§ DIRECTION: Reproduce the listing below verbatim, leaving out the pictures.

(Listing of spatial reasoning questions)
══════════════════════════════
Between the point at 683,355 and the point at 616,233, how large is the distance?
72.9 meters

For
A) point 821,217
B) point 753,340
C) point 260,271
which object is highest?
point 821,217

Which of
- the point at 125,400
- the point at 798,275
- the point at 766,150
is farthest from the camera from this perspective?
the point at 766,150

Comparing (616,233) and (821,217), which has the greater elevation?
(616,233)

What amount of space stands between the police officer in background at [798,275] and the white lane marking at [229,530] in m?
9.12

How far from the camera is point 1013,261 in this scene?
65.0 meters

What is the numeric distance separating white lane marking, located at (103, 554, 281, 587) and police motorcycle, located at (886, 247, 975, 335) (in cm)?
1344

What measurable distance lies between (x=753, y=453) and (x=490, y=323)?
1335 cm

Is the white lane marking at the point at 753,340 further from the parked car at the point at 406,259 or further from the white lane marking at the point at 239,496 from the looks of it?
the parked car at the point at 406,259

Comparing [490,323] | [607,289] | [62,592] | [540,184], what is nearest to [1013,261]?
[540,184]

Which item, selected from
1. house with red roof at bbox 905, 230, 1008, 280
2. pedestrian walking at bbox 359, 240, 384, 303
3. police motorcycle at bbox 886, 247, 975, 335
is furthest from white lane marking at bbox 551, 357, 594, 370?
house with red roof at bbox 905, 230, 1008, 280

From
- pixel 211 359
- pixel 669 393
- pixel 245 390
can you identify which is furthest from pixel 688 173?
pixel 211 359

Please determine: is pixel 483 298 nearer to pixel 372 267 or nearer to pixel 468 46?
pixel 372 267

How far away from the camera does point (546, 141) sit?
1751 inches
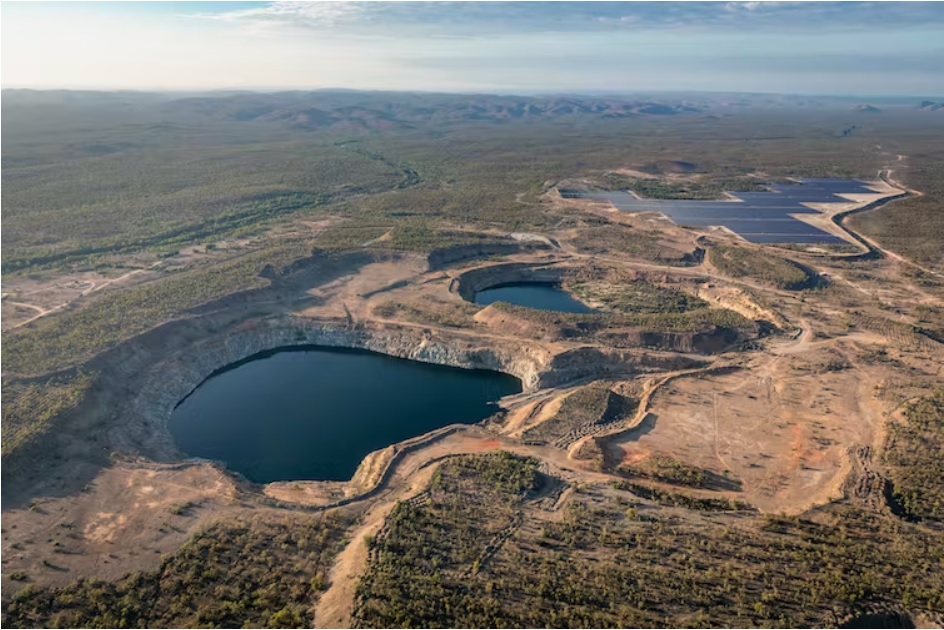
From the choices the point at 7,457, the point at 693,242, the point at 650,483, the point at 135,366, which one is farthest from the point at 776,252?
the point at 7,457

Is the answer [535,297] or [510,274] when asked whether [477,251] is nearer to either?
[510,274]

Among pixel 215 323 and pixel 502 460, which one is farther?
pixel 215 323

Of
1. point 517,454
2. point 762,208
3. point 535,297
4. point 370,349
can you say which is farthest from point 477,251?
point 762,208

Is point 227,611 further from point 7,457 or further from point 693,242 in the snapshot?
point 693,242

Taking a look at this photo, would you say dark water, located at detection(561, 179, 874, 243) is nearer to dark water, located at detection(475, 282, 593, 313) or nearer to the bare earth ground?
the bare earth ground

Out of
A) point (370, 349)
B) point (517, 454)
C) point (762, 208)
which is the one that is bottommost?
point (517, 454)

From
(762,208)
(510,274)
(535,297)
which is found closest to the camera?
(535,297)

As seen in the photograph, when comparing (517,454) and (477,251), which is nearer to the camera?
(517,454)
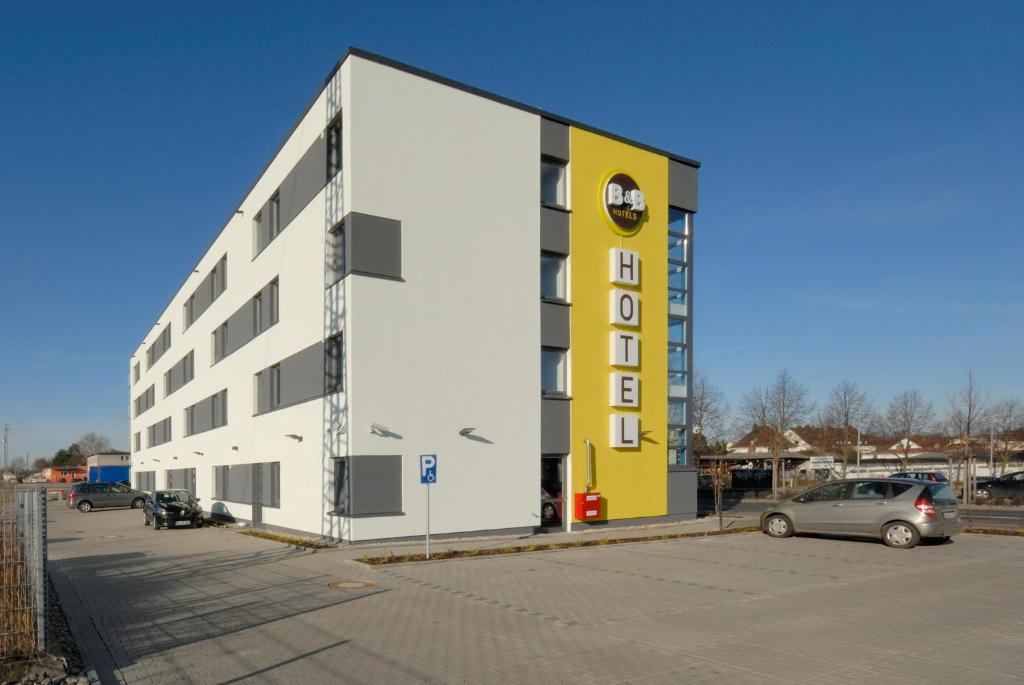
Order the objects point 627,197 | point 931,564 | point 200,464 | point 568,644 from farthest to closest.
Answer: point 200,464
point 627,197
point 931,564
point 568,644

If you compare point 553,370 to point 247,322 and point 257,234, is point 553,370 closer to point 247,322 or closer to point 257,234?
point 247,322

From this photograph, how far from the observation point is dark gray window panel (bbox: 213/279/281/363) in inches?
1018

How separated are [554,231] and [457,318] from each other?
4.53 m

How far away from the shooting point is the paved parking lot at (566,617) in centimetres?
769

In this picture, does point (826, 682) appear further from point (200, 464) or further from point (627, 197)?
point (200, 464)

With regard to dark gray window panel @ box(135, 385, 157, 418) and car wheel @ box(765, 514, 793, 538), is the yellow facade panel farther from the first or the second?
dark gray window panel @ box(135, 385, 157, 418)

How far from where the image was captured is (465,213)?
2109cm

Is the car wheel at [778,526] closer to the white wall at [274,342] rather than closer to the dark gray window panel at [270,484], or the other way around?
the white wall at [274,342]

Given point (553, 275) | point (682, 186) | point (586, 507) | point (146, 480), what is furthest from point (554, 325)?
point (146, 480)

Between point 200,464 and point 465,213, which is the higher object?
══════════════════════════════
§ EXPECTED ANSWER:
Between the point at 683,355 and the point at 616,233, how large is the distance?
72.9 meters

For
A) point 821,217
B) point 753,340
C) point 260,271
which object is highest?
point 821,217

Which of
- the point at 125,400
- the point at 798,275
- the point at 766,150
is farthest from the camera from this perspective?
the point at 766,150

Comparing (616,233) and (821,217), which has the greater elevation?
(616,233)

What amount of space stands between the police officer in background at [798,275] and the white lane marking at [229,530] in m?
9.12

How far from the camera is point 1013,261 in this scene?
65.0 meters

What is the numeric distance separating white lane marking, located at (103, 554, 281, 587) and police motorcycle, located at (886, 247, 975, 335) (in cm)?
1344

What measurable distance lies between (x=753, y=453) and (x=490, y=323)?
1335 cm

Is the white lane marking at the point at 753,340 further from the parked car at the point at 406,259 or further from the white lane marking at the point at 239,496 from the looks of it?
the parked car at the point at 406,259

Comparing [490,323] | [607,289] | [62,592] | [540,184], what is nearest to [1013,261]?
[540,184]

Which item, selected from
1. house with red roof at bbox 905, 230, 1008, 280
2. pedestrian walking at bbox 359, 240, 384, 303
3. police motorcycle at bbox 886, 247, 975, 335
is furthest from white lane marking at bbox 551, 357, 594, 370?
house with red roof at bbox 905, 230, 1008, 280

From
- pixel 211 359
- pixel 669 393
- pixel 245 390
can you identify which is furthest from pixel 688 173?
pixel 211 359

Please determine: is pixel 483 298 nearer to pixel 372 267 or nearer to pixel 468 46?
pixel 372 267

How far away from the camera does point (546, 141) sit?
1751 inches
From the choices the point at 7,457, the point at 693,242, the point at 650,483, the point at 135,366, which one is farthest from the point at 776,252?
the point at 7,457

Is the answer [535,297] or [510,274] when asked whether [477,251] is nearer to either?
[510,274]

Among pixel 215 323 and pixel 502 460, which one is farther?
pixel 215 323

Of
1. point 517,454
2. point 762,208
3. point 535,297
4. point 370,349
can you say which is farthest from point 477,251?
point 762,208

Is point 227,611 further from point 7,457 or further from point 693,242 in the snapshot?
point 693,242

Taking a look at this photo, would you say dark water, located at detection(561, 179, 874, 243) is nearer to dark water, located at detection(475, 282, 593, 313) or nearer to the bare earth ground?
the bare earth ground

Out of
A) point (370, 349)
B) point (517, 454)
C) point (762, 208)
which is the one that is bottommost?
point (517, 454)

From
(762,208)
(510,274)
(535,297)
which is found closest to the camera?
(535,297)

As seen in the photograph, when comparing (517,454) and (477,251), which is nearer to the camera?
(517,454)
Order the objects point 627,197 | point 931,564 | point 200,464 | point 568,644 from farthest to closest.
Answer: point 200,464
point 627,197
point 931,564
point 568,644

If you compare point 553,370 to point 247,322 and point 257,234, is point 553,370 closer to point 247,322 or closer to point 257,234?
point 247,322

From this photograph, how far from the observation point is dark gray window panel (bbox: 213/279/281/363) in inches?
1018

How separated are [554,231] and [457,318] from each other?
4.53 m

How far away from the shooting point is the paved parking lot at (566,617) in centimetres?
769

In this picture, does point (826, 682) appear further from point (200, 464) or further from point (627, 197)?
point (200, 464)

With regard to dark gray window panel @ box(135, 385, 157, 418) and car wheel @ box(765, 514, 793, 538), is the yellow facade panel farther from the first or the second?
dark gray window panel @ box(135, 385, 157, 418)

How far from where the image was captured is (465,213)?
2109cm

Is the car wheel at [778,526] closer to the white wall at [274,342] rather than closer to the dark gray window panel at [270,484], or the other way around?
the white wall at [274,342]

Given point (553, 275) | point (682, 186) | point (586, 507) | point (146, 480), what is furthest from point (554, 325)?
point (146, 480)

Between point 200,464 and point 465,213, which is the higher object?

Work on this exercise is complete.